Core Concepts
Before building complex workflows, it's essential to understand the fundamental components of modern AI applications.
Large Language Models (LLMs)
The engine of the workflow. Models like GPT-4, Claude, or Llama process text (and images) to generate responses. Understanding their context window, latency, and reasoning capabilities is key to choosing the right one.
Prompts & Prompt Engineering
The interface to the model.
- Zero-shot: Asking without examples.
- Few-shot: Providing examples to guide the model's style and logic.
- Chain-of-Thought: Asking the model to "think step-by-step" to improve reasoning.
Context Management
LLMs have no memory of past requests unless you provide it.

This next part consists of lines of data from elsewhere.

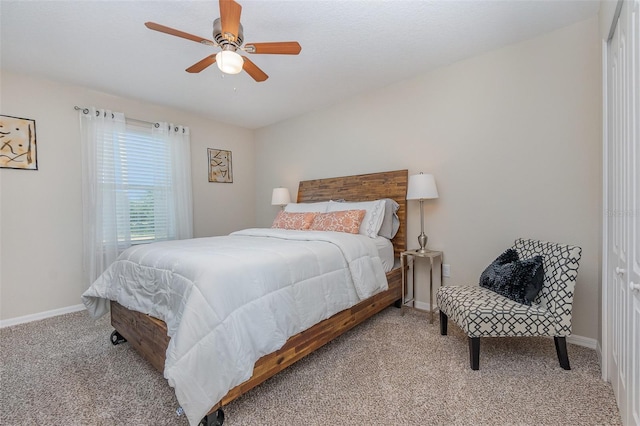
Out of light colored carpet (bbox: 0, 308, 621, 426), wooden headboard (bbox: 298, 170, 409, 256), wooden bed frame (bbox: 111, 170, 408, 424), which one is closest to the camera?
light colored carpet (bbox: 0, 308, 621, 426)

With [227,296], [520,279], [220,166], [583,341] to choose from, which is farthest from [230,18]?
[583,341]

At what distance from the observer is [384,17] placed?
6.81 ft

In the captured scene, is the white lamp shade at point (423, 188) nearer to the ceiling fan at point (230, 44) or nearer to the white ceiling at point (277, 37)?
the white ceiling at point (277, 37)

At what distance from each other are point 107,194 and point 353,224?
2851 millimetres

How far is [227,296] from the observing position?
4.74 feet

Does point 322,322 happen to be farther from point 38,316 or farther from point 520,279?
point 38,316

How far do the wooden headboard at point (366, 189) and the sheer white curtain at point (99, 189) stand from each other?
7.60ft

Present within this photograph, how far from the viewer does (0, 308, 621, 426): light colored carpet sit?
1.47 metres

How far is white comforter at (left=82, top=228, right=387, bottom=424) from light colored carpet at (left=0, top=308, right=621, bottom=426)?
0.33 meters

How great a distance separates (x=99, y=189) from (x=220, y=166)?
1.62 meters

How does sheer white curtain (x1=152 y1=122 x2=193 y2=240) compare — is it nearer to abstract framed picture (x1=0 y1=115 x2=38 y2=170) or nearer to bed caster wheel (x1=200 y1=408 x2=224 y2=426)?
abstract framed picture (x1=0 y1=115 x2=38 y2=170)

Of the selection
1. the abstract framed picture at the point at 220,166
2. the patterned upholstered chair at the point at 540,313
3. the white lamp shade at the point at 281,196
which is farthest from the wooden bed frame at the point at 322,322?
the abstract framed picture at the point at 220,166

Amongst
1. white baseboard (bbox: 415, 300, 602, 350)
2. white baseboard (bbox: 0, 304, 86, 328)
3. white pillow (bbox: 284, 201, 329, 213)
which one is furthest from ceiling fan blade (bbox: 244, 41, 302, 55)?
white baseboard (bbox: 0, 304, 86, 328)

Managing context involves:
- Conversation History: Summarizing or truncating past turns.
- Context Window Optimization: Ensuring you don't exceed the model's limits.
Retrieval Augmented Generation (RAG)
Combining parametric memory (what the model knows) with non-parametric memory (your data).
- Retrieve: Search a vector database or API for relevant information.
- Augment: Insert that information into the prompt.
- Generate: Ask the LLM to answer using the retrieved context.
Structured Output
For programmatic workflows, we often need JSON or XML, not free text. Techniques include:
- Function Calling: Defining tool schemas the LLM can "call".
- Json Mode: Constraining the model to valid JSON.